Doch die Zeit des ausgelassenens Feierns könnte bald vorbei sein: Nicht nur das E-Werk, sondern auch der Bunker bekommt zunehmend Schwierigkeiten. Vergangene Woche stürmte ein Trupp Polizeibeamter um 6.00 Uhr morgens den verwinkelten Bunkerbau. Gleichzeitig wurde auch die Wohnung des Bunker-Mieters Werner Vollert durchsucht. Der Vorwurf: Illegaler Betrieb einer Discothek. Anscheinend hat es Vollert, ähnlich wie die Betreiber des E-Werks, nicht so genau mit den Konzessionsbestimmungen genommen. „Augen zu, Geld scheffeln und durch“, beschreibt ein Szenekenner die laxe Haltung der jungdynamischen Clubchefs.

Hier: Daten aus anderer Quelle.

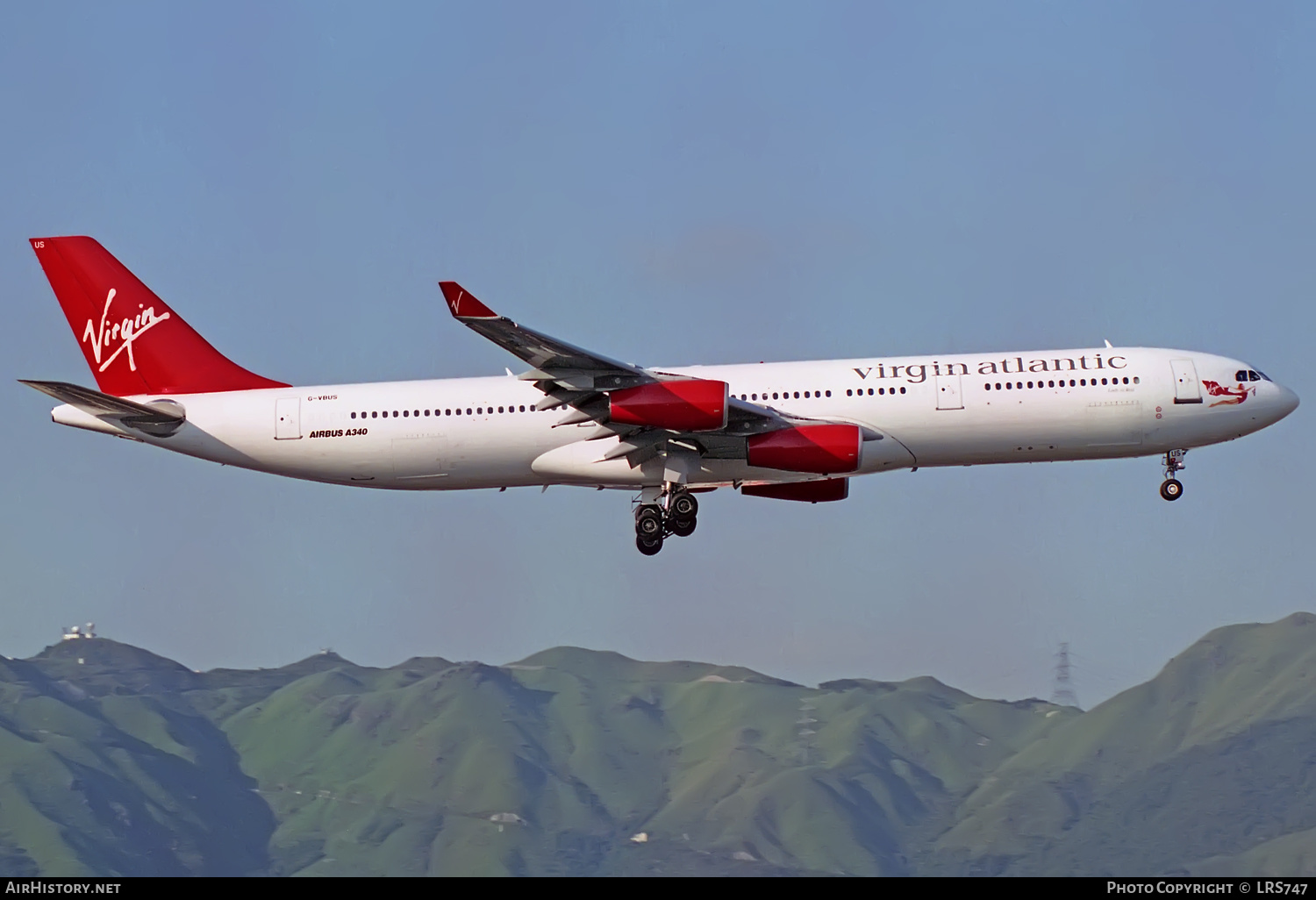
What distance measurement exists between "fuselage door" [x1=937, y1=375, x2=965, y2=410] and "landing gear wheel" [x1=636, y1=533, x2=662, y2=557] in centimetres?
954

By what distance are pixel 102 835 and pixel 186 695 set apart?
31.1 meters

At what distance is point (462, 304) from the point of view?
41219mm

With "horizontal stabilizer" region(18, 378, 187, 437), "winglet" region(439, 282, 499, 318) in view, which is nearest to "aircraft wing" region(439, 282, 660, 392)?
"winglet" region(439, 282, 499, 318)

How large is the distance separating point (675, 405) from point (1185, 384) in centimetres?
1580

Allerdings greifen die Vermieter und Behörden teilweise auch auf juristische Spitzfindigkeiten zurück, um ihre ungeliebten Mieter loszuwerden. Das mußte jüngst das E-Werk erfahren. Da zauberte der Eigentümer des zur Disco umgenutzten alten Umspannwerkes, die Treuhand-Liegenschaftsgesellschaft (TLG) ein Gutachten aus der Schublade, nach dem Großveranstaltungen im E-Werk „eine Gefahr für Leib und Leben“ darstellen – dabei müßte der TLG schon lange wissen, daß die Betreiber des E-Werks nicht alle Baubvorschriften haarklein erfüllen. Auch Werner Vollert beschwert sich, daß zwei Bauanträge des Bunkers „aus nicht nachvollziehbaren und völlig absurden Gründen“ abgelehnt wurden. Nach den Bebauungsplänen sind in dem Gebiet nämlich keine „Versammlungsstätten“ zulässig – doch das Deutsche Theater und der Friedrichsstadtpalast liegen direkt um die Ecke.

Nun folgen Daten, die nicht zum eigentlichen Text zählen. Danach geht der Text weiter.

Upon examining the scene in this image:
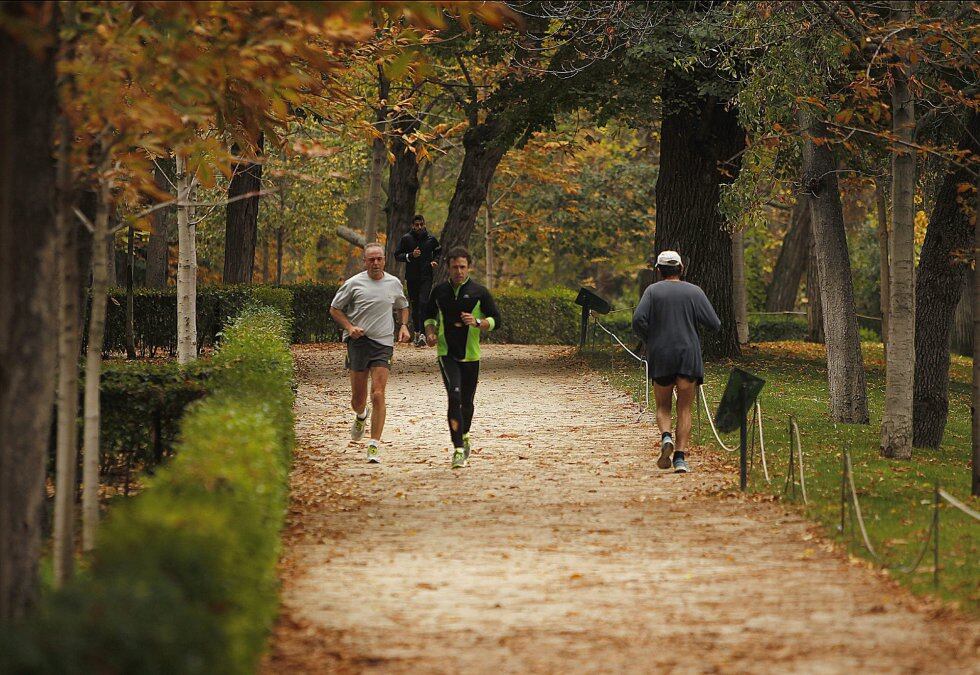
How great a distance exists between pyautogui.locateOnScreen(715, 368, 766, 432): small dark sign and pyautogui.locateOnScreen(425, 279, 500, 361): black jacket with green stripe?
2.26m

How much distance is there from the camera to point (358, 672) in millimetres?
5254

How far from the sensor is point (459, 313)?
1167 centimetres

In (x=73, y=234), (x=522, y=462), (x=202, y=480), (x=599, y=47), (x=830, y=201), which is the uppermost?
(x=599, y=47)

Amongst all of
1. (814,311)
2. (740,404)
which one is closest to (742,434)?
(740,404)

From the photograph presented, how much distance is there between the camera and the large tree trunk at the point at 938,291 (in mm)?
15266

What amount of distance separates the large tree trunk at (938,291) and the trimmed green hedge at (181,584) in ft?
35.1

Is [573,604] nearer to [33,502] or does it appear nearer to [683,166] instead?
[33,502]

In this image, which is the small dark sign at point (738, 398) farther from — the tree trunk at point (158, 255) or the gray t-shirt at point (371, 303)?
the tree trunk at point (158, 255)

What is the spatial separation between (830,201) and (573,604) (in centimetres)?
1042

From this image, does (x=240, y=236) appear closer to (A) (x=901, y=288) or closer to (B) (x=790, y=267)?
(A) (x=901, y=288)

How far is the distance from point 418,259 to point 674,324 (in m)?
12.0

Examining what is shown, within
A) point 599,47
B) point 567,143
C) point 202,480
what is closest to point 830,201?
point 599,47

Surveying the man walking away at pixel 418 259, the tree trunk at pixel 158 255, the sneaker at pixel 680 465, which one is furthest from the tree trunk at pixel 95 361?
the tree trunk at pixel 158 255

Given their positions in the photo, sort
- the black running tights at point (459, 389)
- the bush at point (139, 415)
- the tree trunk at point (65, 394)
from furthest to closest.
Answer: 1. the black running tights at point (459, 389)
2. the bush at point (139, 415)
3. the tree trunk at point (65, 394)
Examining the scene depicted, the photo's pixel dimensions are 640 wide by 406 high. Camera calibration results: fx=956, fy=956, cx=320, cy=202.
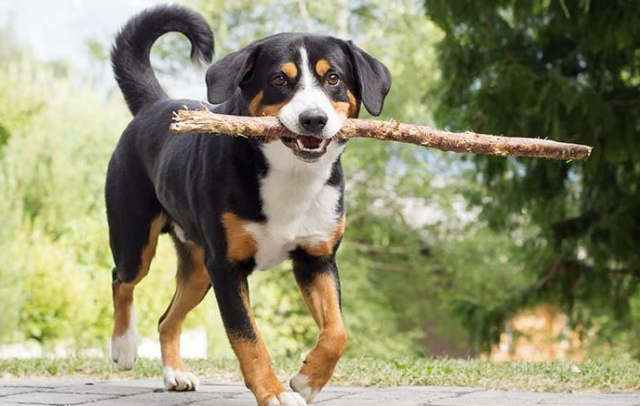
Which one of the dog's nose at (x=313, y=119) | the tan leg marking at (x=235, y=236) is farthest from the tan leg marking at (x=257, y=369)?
the dog's nose at (x=313, y=119)

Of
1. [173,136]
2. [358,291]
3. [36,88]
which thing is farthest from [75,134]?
[173,136]

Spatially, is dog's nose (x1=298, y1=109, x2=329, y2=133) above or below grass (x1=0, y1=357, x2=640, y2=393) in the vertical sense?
above

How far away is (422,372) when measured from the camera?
4.95m

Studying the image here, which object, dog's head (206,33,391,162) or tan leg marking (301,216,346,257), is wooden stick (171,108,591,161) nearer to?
dog's head (206,33,391,162)

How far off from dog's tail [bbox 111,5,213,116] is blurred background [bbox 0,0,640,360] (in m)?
0.28

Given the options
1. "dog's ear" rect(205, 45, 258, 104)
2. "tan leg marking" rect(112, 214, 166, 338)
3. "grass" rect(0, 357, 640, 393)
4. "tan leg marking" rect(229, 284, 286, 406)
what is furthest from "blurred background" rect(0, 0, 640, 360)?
"grass" rect(0, 357, 640, 393)

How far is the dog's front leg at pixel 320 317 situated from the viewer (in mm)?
3812

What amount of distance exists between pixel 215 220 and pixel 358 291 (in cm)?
1792

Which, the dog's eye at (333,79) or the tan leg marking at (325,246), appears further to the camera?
the tan leg marking at (325,246)

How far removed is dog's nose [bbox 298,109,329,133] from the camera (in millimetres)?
3516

Ein anderes Epizentrum des Nachtlebens liegt nordöstlich der Friedrichstraße. Neu ist das „Suicide“ in der Dircksenstraße. Die Macher von der Band „Atari Teenage Riot“ haben den Anspruch, progressiven Techno und Hardcore zu spielen. Das legendäre „WMF“ mußte zweimal umziehen, bevor es die Räumlichkeiten beim S-Bahnhof Hackescher Markt fand. Die Türsteher geben sich unterkühlt und überlegen, sind aber eigentlich ganz freundlich; im Tresor dagegen werden Langhaarige schon mal dumm angemacht und arrogant abgewiesen. Geschickter ist es, gleich nur Clubmitglieder reinzulassen, wie es das „Delicous Doughnuts“ in der Rosenthaler Straße manchmal praktiziert – natürlich nur, wenn zu viele Gäste da sind, versichert Olaf Kretschmar vom Doughnuts.

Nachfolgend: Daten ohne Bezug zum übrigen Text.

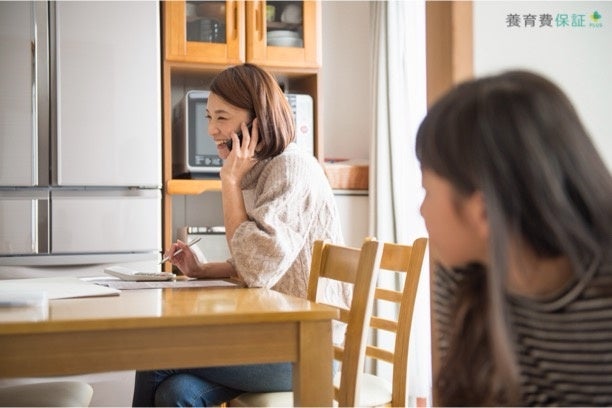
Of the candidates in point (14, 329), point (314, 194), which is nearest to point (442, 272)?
point (14, 329)

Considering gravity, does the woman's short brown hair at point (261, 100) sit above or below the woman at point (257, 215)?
above

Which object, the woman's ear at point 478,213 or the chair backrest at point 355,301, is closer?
the woman's ear at point 478,213

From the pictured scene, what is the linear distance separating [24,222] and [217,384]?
1534 millimetres

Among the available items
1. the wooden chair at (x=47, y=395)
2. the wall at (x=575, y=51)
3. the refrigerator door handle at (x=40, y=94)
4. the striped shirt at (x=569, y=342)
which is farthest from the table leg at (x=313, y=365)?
the refrigerator door handle at (x=40, y=94)

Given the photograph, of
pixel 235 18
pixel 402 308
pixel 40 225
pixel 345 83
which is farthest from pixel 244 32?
pixel 402 308

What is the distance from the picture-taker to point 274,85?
187 cm

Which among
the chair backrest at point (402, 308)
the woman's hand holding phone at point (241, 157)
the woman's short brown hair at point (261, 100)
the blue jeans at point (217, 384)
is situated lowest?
the blue jeans at point (217, 384)

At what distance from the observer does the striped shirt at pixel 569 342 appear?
77 centimetres

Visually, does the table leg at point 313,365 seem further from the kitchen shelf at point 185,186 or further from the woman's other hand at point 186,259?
the kitchen shelf at point 185,186

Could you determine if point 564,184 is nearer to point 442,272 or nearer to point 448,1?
point 442,272

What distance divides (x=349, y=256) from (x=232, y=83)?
556 millimetres

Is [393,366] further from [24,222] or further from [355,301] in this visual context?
[24,222]

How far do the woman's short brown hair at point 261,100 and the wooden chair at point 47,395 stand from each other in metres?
0.70

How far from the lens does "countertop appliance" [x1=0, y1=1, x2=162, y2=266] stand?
2857 millimetres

Wer nicht auf den Massenrausch der Techno-Paläste steht, den zieht es in einen der kleinen Clubs in Mitte und Prenzlauer Berg. Meist sind sie phantasievoll dekoriert, die Atmosphäre ist intim. Sollten diese Clubs verschwinden, dann gibt es bald nur noch Läden wie das kürzlich von der DJ- Radiostation „Kiss FM“ übernommene „Strike“. Auch hier muß man sich das Tanzvergnügen am Wochenende für schlappe zwanzig Mark erkaufen. Wenigstens bei den Eintrittspreisen hat Berlin fast schon Weltstadtniveau erreicht.